= Passage shown =
*** Begin section ***

3 min read

More Models, More Prompts: RFP Analysis & Structured Output

Testing local LLMs on real business extraction tasks

Featured image for "More Models, More Prompts: RFP Analysis & Structured Output"

Quick context: Most AI benchmarks test whether models on tests that do not always relate to everyday business challenges. I am going to be testing whether a model running on your laptop or on-premise desktop can actually help a business parse an RFP, extract data from invoices, or draft a professional email. The stuff you’d actually pay someone to do.

My Take

This update adds RFP analysis and structured output tests. The RFP stuff is interesting because I ran into a case where the model did everything right but still failed. More on that below.

I’m also including more models now ministral-3-14b-reasoning-2512 and zai-org/glm-4.7-flash. The goal is to have every model run every test so the comparisons are fair. Still working on that.

Below are some of my notes then I will point out the ai notes after that.

While running the RFP tests, qwen/qwen3-vl-4b failed one. Scored 0.88, just under the threshold. But it did the extraction part fine. Got all 5 requirements right:

Multiple data sources (SAP, ProjectManager.io, Excel)

Two user types (public vs admin)

WCAG 2.1 AA accessibility

FedRAMP hosting

$200K budget ceiling

The failure was in the clarifying questions. The rubric - basically the answer key I wrote for what a good response should include - expected questions about data refresh frequency, existing APIs vs manual exports, number of dashboards. The model asked about integration details, authentication, data volume instead. Related stuff, just not the exact questions.

Here’s the thing that surprised me most: Claude graded it 0.7. GPT-4o-mini gave it 1.0. Same exact answer. This is why single-judge evaluations are sketchy - one model’s “pretty good” is another’s “needs work.” Using three judges doesn’t solve this, but it surfaces the disagreement.

So the model gave a reasonable answer. It just didn’t match the rubric exactly. That’s the tricky part with LLM evaluation - how strict do you want to be? I updated the prompt to be clearer and we’ll see.

Structured Output Tests

I added structured output tests because that’s what many businesses actually need.

NOTE: I need to push these prompts more and setup better test data so there will be some updates there.

What’s Next

  • Continue running all models through every test category

  • Adding more complex structured JSON output cases the ones right now are kind of weak.

  • Code review tests are in progress

  • Might revisit some earlier prompts based on what I learned from the qwen failure

  • Keeping up on the models as seen here https://lmstudio.ai/models, https://huggingface.co/ etc

Let me know in the comments if there are specific business tasks you’d want to see tested.

Ai Notes

Generated with AI:

Judges: Each response gets evaluated by Claude Sonnet 4, GPT-4o-mini, and Grok. Three opinions instead of one.

Models tested: zai-org/glm-4.7-flash, openai/gpt-oss-20b, qwen/qwen3-vl-4b, google/gemma-3n-e4b, deepseek/deepseek-r1-0528-qwen3-8b, meta-llama-3.1-8b-instruct-diff2commit, mistral-7b-instruct-v0.2, ministral-3-14b-reasoning-2512. Claude Sonnet 4 as cloud baseline.

Test categories: Meeting Notes (task extraction), Email Response (tone + completeness), RFP Analysis (requirements + questions), Code Review (bugs + feedback), Structured Output (valid JSON + correct types).

Why three judges? The qwen RFP example shows why. Claude scored it 0.7, GPT-4o-mini gave 1.0. Same response, different interpretations. Using multiple judges surfaces these disagreements instead of hiding them.

Dashboard updates: Added expandable model lists under each use case card so you can see exactly which models were tested where. Claude models show up in cyan to make the cloud baseline easy to spot.

*** End section ***

= Data excerpts =
*** Begin section ***

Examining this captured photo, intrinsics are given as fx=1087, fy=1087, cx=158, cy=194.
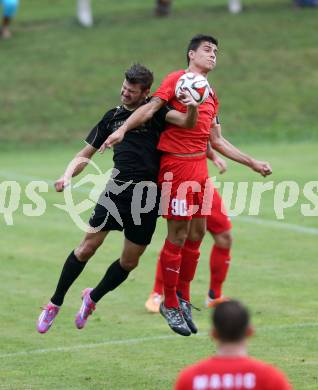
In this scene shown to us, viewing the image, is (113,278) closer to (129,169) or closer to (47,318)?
(47,318)

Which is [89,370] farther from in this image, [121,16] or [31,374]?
[121,16]

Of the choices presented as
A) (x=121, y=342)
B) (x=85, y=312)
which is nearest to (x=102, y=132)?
(x=85, y=312)

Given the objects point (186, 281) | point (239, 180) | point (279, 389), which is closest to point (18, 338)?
point (186, 281)

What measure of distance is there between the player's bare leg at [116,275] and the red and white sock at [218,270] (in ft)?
6.57

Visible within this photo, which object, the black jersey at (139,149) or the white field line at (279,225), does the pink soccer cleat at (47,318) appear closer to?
the black jersey at (139,149)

*** End section ***

= Work request 1 =
List every test category named in the post on local LLM testing for RFP analysis and structured output.
= Work request 2 =
Output the part of the post on local LLM testing from "Featured image for" up to and including "working on that.", unchanged.
You can set the material aside.

= Answer box 1 =
Meeting Notes, Email Response, RFP Analysis, Code Review, Structured Output

= Answer box 2 =
Featured image for "More Models, More Prompts: RFP Analysis & Structured Output"

Quick context: Most AI benchmarks test whether models on tests that do not always relate to everyday business challenges. I am going to be testing whether a model running on your laptop or on-premise desktop can actually help a business parse an RFP, extract data from invoices, or draft a professional email. The stuff you’d actually pay someone to do.

My Take

This update adds RFP analysis and structured output tests. The RFP stuff is interesting because I ran into a case where the model did everything right but still failed. More on that below.

I’m also including more models now ministral-3-14b-reasoning-2512 and zai-org/glm-4.7-flash. The goal is to have every model run every test so the comparisons are fair. Still working on that.